Submitted on July 3, 2007
Accepted on August 24, 2007
Polyphenolic Compounds from Artemisia dracunculus L. Inhibit PEPCK Gene Expression and Gluconeogenesis in an H4IIE Hepatoma Cell Line
Dmitry Govorko1*, Sithes Logendra1, Yanxin Wang2, Debora Esposito1, Slavko Komarnytsky1, David M Ribnicky1, Alexander Poulev1, Zhong Q Wang3, William T. Cefalu4, and Ilya Raskin1
1 Biotech Center, Rutgers University, New Brunswick, New Jersey, United States
2 Nutritional Sciences, Rutgers University, New Brunswick, New Jersey, United States
3 Diabetes, PBRC, Baton Rouge, Louisiana, United States
4 Division of Nutrition and Chronic Diseases, Pennington Biomedical Research Center, Baton Rouge, Louisiana, United States
* To whom correspondence should be addressed. E-mail: govorko{at}aesop.rutgers.edu.

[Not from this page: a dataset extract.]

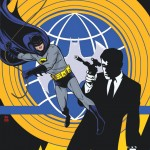 """""""Batman '66 Meets The Man From UNCLE #1"""", Hijinks Ensue [Review]"""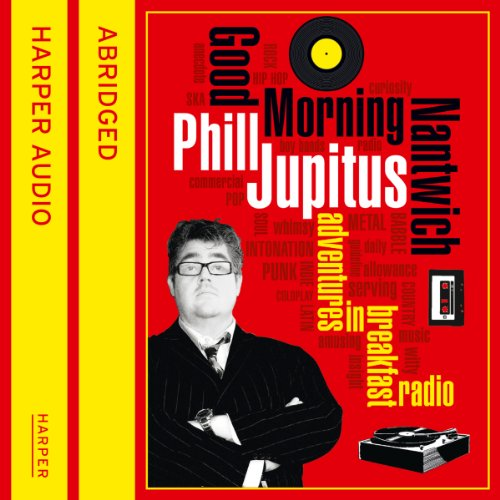 Good Morning Nantwich     Adventures in Breakfast Radio              By:                                                                                                                                 Phill Jupitus                               Narrated by:                                                                                                                                 Phill Jupitus                      Length: 5 hrs and 25 mins     53 ratings     Overall 4.2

An ethanolic extract of Russian tarragon, Artemisia dracunculus L., with antihyperglycemic activity in animal models was reported to decrease phosphoenolpyruvate carboxykinase (PEPCK) mRNA expression in STZ-induced diabetic rats. A quantitative polymerase chain reaction (qPCR) assay was developed for the bioactivity-guided purification of the compounds within the extract that decrease PEPCK expression. The assay was based on the inhibition of dexamethasone-stimulated PEPCK upregulation in an H4IIE hepatoma cell line. Two polyphenolic compounds that inhibited PEPCK mRNA levels were isolated and identified as 6-demethoxycapillarisin and 2',4'-dihydroxy-4-methoxydihydrochalcone with IC50 values of 43µM and 61 µM, respectively. The phosphoinositide-3 kinase (PI3K) inhibitor, LY294002, showed that 6-demethoxycapillarisin exerts its effect through the activation of the PI3K pathway, similarly to insulin. The effect of 2',4'-dihydroxy-4-methoxydihydrochalcone is not regulated by PI3K and dependent on activation of AMPK pathway. These results indicate that the isolated compounds may be responsible for much of the glucose-lowering activity of the Artemisia dracunculus extract.